I have yet to make any pretzels. I have to suck it up and do it, even though tomorrow is Good Friday and mine child will be [driving me up the wall trying to get me to decorate some easter eggs] too.


----------



## lenarenee (Mar 24, 2016)

Arimara said:


> I have yet to make any pretzels. I have to suck it up and do it, even though tomorrow is Good Friday and mine child will be [driving me up the wall trying to get me to decorate some easter eggs] too.



Have you tried the shaving cream method?  I like it so much better than all those little cups of dye. Of course I'd prefer using just plain markers, but the kid doesn't agree.


----------



## IrishLass (Mar 25, 2016)

Shaving cream method? Do tell! I've never heard of it before!


IrishLass


----------



## DeeAnna (Mar 25, 2016)

Oh boy, if this is Lenarenee's egg dyeing method -- http://www.instructables.com/id/Shaving-Cream-Dyed-Easter-Eggs/?ALLSTEPS -- it sounds like a lot of fun!!!


----------



## lenarenee (Mar 25, 2016)

IrishLass said:


> Shaving cream method? Do tell! I've never heard of it before!
> 
> 
> IrishLass


 
We got out every glass pie and cake dish, emptied 3 cans of cheap shaving cream into them, and had 8 different colors of food dye. She dropped bits of dye, swirled, then rolled the eggs across the pan, let sit for 15 minutes on parchment paper, wiped off the shaving and there you go!
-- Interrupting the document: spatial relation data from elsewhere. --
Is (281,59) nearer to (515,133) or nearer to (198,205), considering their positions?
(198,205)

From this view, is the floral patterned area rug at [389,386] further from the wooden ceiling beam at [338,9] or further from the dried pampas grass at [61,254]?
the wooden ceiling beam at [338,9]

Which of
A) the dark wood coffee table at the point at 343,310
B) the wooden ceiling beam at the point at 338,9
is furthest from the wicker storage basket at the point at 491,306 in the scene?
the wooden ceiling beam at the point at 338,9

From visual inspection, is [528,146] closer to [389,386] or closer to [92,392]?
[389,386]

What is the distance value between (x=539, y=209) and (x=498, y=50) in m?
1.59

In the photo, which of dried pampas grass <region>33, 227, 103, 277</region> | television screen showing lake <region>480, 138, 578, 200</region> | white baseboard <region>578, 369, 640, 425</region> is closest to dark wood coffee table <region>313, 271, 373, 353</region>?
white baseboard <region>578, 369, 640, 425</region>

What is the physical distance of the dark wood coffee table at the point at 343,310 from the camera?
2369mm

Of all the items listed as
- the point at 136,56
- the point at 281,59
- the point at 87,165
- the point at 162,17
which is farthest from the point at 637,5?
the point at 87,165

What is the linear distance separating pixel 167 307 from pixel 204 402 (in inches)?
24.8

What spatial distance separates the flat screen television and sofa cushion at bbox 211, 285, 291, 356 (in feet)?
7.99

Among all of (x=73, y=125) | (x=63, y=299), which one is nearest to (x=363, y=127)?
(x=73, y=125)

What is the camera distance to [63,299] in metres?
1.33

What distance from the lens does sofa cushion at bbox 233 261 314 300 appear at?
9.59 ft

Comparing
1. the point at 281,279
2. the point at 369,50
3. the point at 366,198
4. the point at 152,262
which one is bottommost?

Very quick and easy.  Then...90 minutes with happy kid molding the shaving cream into mountains and valleys and adding old forgotten plastic animal and people figures.  Again - still an easy clean up and she had loads of fun!  (But we're going to need to stock up on shaving cream again)


----------



## Arimara (Mar 26, 2016)

lenarenee said:


> Have you tried the shaving cream method?  I like it so much better than all those little cups of dye. Of course I'd prefer using just plain markers, but the kid doesn't agree.



NOOO. We did not do that. It's a good use of shaving cream. My lil one is also a stickler for tradition- cups all the way or it's being done WRONG. I can't disappoint the kiddo all of the time.


----------